Task brief: Print the line containing "As you can see, is" and each line after it through the end, please, with nothing added.
---
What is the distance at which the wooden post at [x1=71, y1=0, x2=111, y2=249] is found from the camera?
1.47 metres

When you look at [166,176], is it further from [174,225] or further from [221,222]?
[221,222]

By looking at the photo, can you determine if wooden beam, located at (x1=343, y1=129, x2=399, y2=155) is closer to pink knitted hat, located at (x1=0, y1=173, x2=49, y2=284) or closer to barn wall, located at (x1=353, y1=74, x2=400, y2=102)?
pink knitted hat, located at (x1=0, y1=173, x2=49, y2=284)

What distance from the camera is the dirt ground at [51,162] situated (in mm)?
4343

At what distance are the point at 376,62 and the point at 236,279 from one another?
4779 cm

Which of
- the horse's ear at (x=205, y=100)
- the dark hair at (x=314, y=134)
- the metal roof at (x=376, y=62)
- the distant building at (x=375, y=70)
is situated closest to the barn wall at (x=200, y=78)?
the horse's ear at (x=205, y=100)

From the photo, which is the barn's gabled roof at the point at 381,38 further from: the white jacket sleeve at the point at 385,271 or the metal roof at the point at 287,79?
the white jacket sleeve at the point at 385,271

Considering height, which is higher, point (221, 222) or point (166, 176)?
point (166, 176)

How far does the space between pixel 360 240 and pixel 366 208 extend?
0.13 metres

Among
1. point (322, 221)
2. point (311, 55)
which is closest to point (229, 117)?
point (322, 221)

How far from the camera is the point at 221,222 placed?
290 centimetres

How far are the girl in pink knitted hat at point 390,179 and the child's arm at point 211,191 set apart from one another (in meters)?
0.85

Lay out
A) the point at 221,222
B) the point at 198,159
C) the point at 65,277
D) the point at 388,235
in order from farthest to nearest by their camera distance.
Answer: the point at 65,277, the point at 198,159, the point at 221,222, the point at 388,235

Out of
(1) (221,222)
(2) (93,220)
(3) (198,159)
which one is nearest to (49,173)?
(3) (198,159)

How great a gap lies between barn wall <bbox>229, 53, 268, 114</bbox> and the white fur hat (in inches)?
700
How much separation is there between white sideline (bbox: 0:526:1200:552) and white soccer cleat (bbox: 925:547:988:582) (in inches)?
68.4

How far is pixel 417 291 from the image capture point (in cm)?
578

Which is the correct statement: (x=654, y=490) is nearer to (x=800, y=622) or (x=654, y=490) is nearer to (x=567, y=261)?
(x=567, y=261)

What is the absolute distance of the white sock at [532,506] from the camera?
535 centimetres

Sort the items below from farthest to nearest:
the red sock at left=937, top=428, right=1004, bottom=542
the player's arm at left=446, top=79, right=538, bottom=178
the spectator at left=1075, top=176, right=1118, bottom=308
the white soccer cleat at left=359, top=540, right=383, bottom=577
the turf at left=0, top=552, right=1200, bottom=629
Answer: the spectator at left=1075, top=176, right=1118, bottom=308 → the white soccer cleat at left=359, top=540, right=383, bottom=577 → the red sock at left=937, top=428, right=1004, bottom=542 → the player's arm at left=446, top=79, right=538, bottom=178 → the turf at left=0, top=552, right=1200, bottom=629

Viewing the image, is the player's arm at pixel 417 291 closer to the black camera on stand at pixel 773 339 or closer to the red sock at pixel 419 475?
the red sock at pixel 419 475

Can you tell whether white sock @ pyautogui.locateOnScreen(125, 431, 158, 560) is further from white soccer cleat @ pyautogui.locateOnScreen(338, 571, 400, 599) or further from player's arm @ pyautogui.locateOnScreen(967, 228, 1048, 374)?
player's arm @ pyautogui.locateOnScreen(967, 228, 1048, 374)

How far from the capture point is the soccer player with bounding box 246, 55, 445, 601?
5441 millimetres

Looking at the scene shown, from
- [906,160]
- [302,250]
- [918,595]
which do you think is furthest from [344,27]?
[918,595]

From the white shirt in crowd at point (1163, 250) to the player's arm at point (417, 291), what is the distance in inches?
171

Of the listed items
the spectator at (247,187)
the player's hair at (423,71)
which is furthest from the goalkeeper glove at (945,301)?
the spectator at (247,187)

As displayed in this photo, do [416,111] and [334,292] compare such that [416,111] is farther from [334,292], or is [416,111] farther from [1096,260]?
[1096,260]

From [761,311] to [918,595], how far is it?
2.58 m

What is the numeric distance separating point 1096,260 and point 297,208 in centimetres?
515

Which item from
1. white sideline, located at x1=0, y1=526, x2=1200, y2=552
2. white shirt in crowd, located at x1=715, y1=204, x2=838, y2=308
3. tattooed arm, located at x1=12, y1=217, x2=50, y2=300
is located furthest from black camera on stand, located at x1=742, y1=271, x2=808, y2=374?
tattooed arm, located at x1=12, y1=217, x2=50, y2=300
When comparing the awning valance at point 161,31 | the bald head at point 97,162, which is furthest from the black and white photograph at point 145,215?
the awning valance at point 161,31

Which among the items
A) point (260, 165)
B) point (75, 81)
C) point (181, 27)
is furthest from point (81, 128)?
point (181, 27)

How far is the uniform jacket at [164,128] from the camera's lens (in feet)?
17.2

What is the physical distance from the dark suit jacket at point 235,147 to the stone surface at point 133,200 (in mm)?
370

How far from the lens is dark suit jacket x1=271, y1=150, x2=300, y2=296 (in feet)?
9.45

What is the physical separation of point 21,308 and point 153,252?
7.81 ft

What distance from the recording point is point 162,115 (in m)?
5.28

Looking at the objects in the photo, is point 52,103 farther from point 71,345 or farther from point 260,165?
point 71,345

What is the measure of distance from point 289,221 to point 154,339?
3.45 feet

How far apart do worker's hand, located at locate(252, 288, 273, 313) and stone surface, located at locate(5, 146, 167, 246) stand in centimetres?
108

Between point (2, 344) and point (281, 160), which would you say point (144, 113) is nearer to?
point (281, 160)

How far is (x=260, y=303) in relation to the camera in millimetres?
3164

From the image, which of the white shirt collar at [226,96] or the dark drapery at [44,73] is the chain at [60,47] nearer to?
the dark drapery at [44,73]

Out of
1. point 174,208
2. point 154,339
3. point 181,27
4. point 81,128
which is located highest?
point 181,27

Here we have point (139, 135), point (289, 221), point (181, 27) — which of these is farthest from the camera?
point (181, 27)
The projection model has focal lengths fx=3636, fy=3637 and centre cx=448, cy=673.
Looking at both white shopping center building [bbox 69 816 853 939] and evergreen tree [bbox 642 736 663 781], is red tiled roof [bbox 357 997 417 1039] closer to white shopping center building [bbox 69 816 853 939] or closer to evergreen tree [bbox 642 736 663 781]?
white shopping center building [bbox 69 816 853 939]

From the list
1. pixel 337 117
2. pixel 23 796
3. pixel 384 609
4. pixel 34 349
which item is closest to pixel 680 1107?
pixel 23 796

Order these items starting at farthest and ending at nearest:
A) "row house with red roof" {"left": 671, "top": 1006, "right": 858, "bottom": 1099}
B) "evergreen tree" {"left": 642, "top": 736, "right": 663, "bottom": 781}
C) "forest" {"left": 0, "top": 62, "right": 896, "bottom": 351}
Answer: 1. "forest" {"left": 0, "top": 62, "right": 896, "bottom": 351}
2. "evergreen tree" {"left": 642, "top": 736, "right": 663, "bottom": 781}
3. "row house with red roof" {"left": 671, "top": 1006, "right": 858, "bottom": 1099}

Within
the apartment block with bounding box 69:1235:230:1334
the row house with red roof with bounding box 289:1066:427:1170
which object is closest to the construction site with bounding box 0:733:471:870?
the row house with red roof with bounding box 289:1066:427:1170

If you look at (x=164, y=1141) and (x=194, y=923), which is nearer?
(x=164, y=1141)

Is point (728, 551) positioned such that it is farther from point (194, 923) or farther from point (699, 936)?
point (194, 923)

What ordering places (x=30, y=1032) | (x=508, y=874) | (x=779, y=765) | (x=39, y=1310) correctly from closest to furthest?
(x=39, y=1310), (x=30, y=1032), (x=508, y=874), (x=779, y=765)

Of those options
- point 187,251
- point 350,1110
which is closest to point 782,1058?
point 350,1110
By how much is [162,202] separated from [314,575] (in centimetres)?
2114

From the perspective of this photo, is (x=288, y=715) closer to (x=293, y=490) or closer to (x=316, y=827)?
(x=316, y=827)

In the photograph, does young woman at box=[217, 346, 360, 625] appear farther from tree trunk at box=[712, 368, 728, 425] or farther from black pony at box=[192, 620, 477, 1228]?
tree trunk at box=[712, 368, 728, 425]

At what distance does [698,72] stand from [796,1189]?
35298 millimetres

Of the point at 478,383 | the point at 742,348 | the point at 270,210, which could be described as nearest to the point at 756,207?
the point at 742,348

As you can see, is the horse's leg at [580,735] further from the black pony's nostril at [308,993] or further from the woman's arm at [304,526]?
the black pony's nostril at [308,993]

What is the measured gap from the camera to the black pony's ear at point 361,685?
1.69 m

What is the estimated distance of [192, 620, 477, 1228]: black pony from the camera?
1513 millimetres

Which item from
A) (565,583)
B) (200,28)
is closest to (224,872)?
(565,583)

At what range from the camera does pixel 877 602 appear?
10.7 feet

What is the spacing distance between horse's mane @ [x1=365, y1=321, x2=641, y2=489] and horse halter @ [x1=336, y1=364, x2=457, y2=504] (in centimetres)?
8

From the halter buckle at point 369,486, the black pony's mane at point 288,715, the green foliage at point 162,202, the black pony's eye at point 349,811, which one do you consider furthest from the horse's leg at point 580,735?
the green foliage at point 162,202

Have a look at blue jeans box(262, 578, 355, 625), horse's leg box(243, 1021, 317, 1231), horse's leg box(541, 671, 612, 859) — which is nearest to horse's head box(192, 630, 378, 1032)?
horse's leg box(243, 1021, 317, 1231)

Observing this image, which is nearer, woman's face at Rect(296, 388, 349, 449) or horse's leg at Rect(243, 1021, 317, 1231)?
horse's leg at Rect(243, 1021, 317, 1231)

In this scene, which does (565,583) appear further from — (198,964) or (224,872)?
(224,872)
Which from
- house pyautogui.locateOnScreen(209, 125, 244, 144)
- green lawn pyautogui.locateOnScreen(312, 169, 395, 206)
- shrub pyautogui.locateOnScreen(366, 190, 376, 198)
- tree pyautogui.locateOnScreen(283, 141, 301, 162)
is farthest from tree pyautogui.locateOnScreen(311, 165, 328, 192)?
---
Worked answer:
As you can see, is the horse's leg at [580,735] further from the black pony's nostril at [308,993] or further from the woman's arm at [304,526]?
the black pony's nostril at [308,993]

What is the measured gap from the camera to the black pony's ear at point 361,685?
1.69 m

What is the estimated distance of [192, 620, 477, 1228]: black pony from the camera?
1513 millimetres

Which item from
A) (565,583)
B) (200,28)
is closest to (224,872)?
(565,583)

At what range from the camera does pixel 877 602 appear?
10.7 feet

What is the spacing distance between horse's mane @ [x1=365, y1=321, x2=641, y2=489] and horse halter @ [x1=336, y1=364, x2=457, y2=504] (in centimetres)?
8

From the halter buckle at point 369,486, the black pony's mane at point 288,715, the green foliage at point 162,202, the black pony's eye at point 349,811, which one do you consider furthest from the horse's leg at point 580,735?
the green foliage at point 162,202

Have a look at blue jeans box(262, 578, 355, 625), horse's leg box(243, 1021, 317, 1231), horse's leg box(541, 671, 612, 859) — which is nearest to horse's head box(192, 630, 378, 1032)?
horse's leg box(243, 1021, 317, 1231)

Observing this image, which is nearer, woman's face at Rect(296, 388, 349, 449) or horse's leg at Rect(243, 1021, 317, 1231)?
horse's leg at Rect(243, 1021, 317, 1231)

In this scene, which does (565,583) appear further from — (198,964) or (224,872)?
(224,872)
Which from
- house pyautogui.locateOnScreen(209, 125, 244, 144)
- green lawn pyautogui.locateOnScreen(312, 169, 395, 206)
- shrub pyautogui.locateOnScreen(366, 190, 376, 198)
- tree pyautogui.locateOnScreen(283, 141, 301, 162)
is farthest from tree pyautogui.locateOnScreen(311, 165, 328, 192)?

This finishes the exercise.